Au total, Bygmalion a facturé près de 1,5 million d’euros à France Télévisions. Pour l’accusation, ces contrats sont autant de petits services rendus entre amis. Les amis, ce sont d’un côté l’ancien patron de France Télévisions Patrick de Carolis et l’ancien secrétaire général du groupe Camille Pascal, poursuivis pour «favoritisme». 

Et de l’autre Bastien Millot, cofondateur et ancien dirigeant de Bygmalion, qui comparaît pour recel. Son avocate, Florence Rault, a soumis lundi au tribunal une question prioritaire de constitutionnalité (QPC) mettant en cause la légalité des poursuites, à la dernière minute. Non sans protester contre cette manoeuvre jugée «assez désolante», mais parfaitement légale, la présidente a dû suspendre l’audience, pour laisser au procureur comme aux parties civiles le temps de préparer leur réplique. Lorsqu’il fonde en 2008 la société au nom désormais sulfureux, M. Millot fait partie depuis trois ans de la garde rapprochée du PDG de France Télévisions, en charge de la communication et de la stratégie.

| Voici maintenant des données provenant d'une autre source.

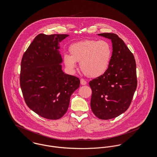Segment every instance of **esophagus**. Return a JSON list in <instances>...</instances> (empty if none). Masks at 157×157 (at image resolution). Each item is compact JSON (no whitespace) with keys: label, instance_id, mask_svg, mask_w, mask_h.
<instances>
[{"label":"esophagus","instance_id":"1","mask_svg":"<svg viewBox=\"0 0 157 157\" xmlns=\"http://www.w3.org/2000/svg\"><path fill=\"white\" fill-rule=\"evenodd\" d=\"M80 81H81V84L82 85H85L86 84V82L85 81L84 79H81Z\"/></svg>","mask_w":157,"mask_h":157}]
</instances>
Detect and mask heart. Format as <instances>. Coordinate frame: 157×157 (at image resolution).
I'll use <instances>...</instances> for the list:
<instances>
[{"instance_id":"heart-1","label":"heart","mask_w":157,"mask_h":157,"mask_svg":"<svg viewBox=\"0 0 157 157\" xmlns=\"http://www.w3.org/2000/svg\"><path fill=\"white\" fill-rule=\"evenodd\" d=\"M65 54L63 61L66 67L73 72L76 62L79 63L81 71L89 78H97L108 69L112 50L108 42L105 40L86 39L72 44Z\"/></svg>"}]
</instances>
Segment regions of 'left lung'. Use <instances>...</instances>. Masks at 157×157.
I'll return each mask as SVG.
<instances>
[{
  "instance_id": "left-lung-1",
  "label": "left lung",
  "mask_w": 157,
  "mask_h": 157,
  "mask_svg": "<svg viewBox=\"0 0 157 157\" xmlns=\"http://www.w3.org/2000/svg\"><path fill=\"white\" fill-rule=\"evenodd\" d=\"M111 40L112 54L107 71L89 82L91 108L101 120L116 118L129 108L137 88L136 64L132 52L116 34H97Z\"/></svg>"
}]
</instances>
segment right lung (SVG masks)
Returning a JSON list of instances; mask_svg holds the SVG:
<instances>
[{"label":"right lung","instance_id":"1","mask_svg":"<svg viewBox=\"0 0 157 157\" xmlns=\"http://www.w3.org/2000/svg\"><path fill=\"white\" fill-rule=\"evenodd\" d=\"M67 36L38 35L21 60L20 81L25 102L49 120H58L66 113L71 97L79 87V78L62 70L60 43Z\"/></svg>","mask_w":157,"mask_h":157}]
</instances>
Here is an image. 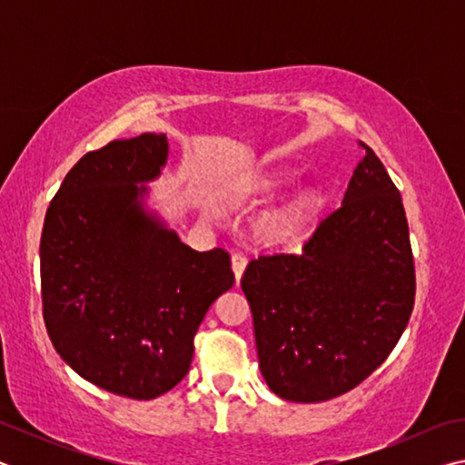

Selon l’accusation, il continue à faire la même chose via Bygmalion, en facturant des sommes rondelettes au groupe public: 6.000 euros par mois pour traiter le courrier des téléspectateurs, 7.500 euros par mois pour faire de la veille internet, 5.500 euros par mois pour préparer des «éléments de langage». 

Ces contrats sont signés sans ouverture à la concurrence, ce qui est contraire aux obligations du groupe public qu’est France Télévisions et fonde l’accusation de «favoritisme». Pour la défense de M. Millot, ces contrats ne relèvent pas de la commande publique, mais sont des transactions privées. Les poursuites n’auraient donc pas lieu d’être. C’est pourquoi Me Rault a posé une QPC, une arme très prisée des avocats dans les procès financiers – celui de l’ancien ministre du Budget Jérôme Cahuzac, pour fraude fiscale, a ainsi été retardé de plusieurs mois. Le tribunal peut rejeter cette question ou la transmettre à la Cour de cassation. Dans cette dernière hypothèse, la plus haute juridiction française décide ou non de saisir le Conseil constitutionnel, lequel a le dernier mot. Pour Pierre-Olivier Lambert, avocat du Syndicat national des personnels de la communication et de l’audiovisuel CFE-CGC, par lequel l’affaire a éclaté, cette «manoeuvre dilatoire» vise à «grignoter du temps d’audience au détriment de l’examen du fond». Le procès doit durer deux semaines, à raison de trois demi-journées par semaine.